MATERIAL PROVIDED:
--- START ---

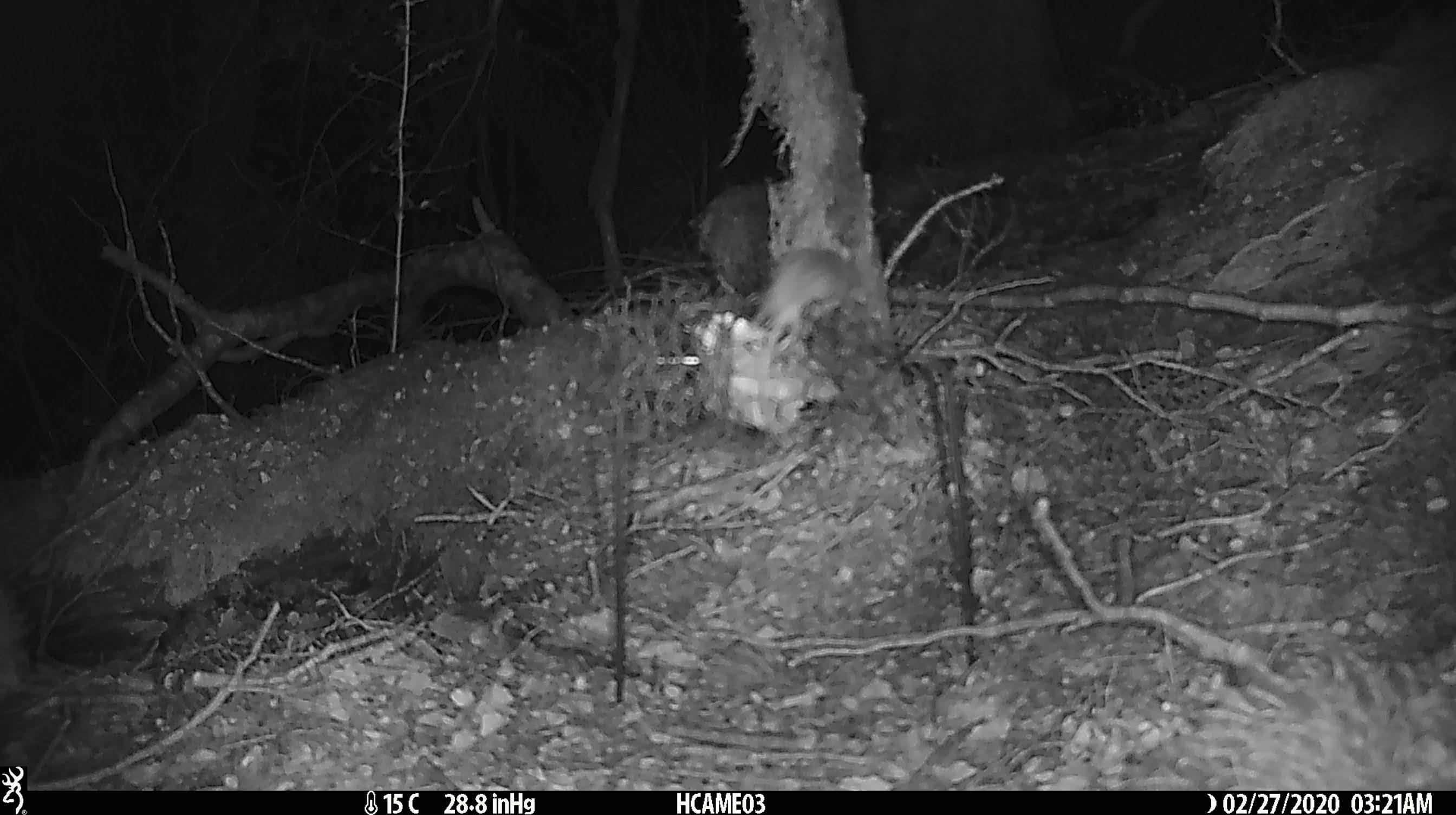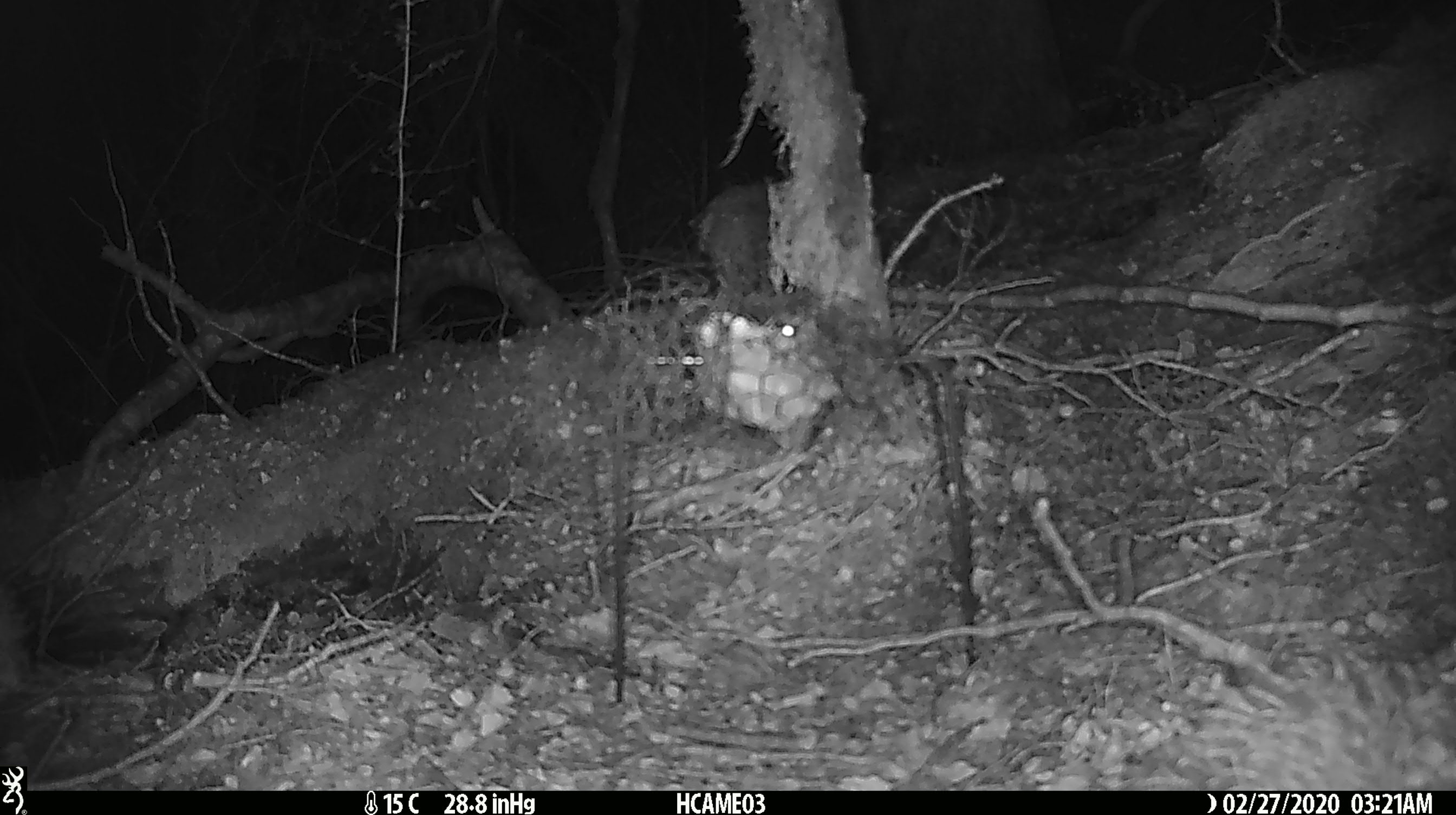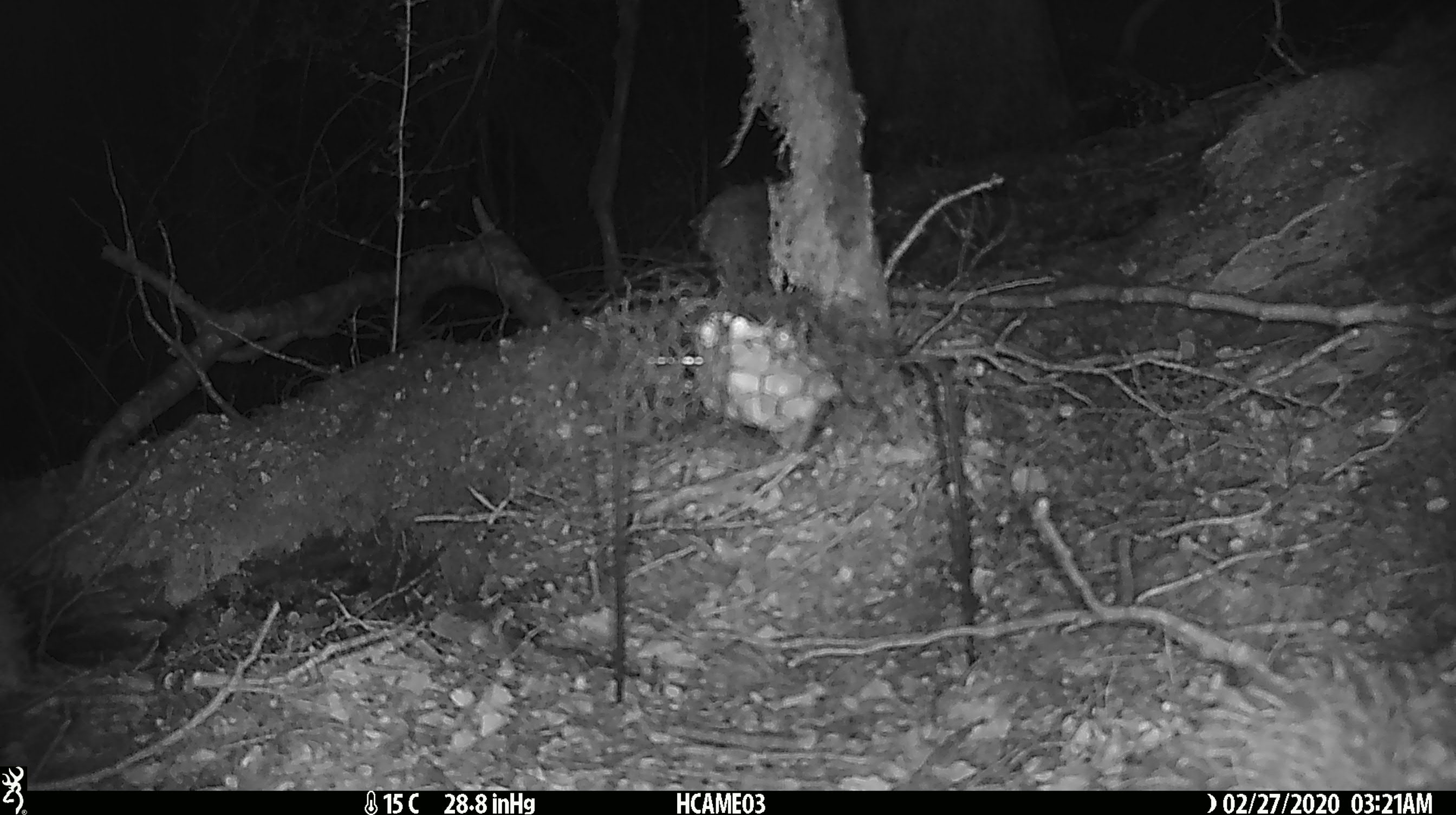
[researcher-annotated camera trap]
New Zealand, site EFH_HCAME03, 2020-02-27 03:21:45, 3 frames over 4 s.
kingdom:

--- END ---

PROMPT:
An exact copy of the material is required, minus the pictures.

WRITTEN RESPONSE:
[researcher-annotated camera trap]
New Zealand, site EFH_HCAME03, 2020-02-27 03:21:45, 3 frames over 4 s.
kingdom:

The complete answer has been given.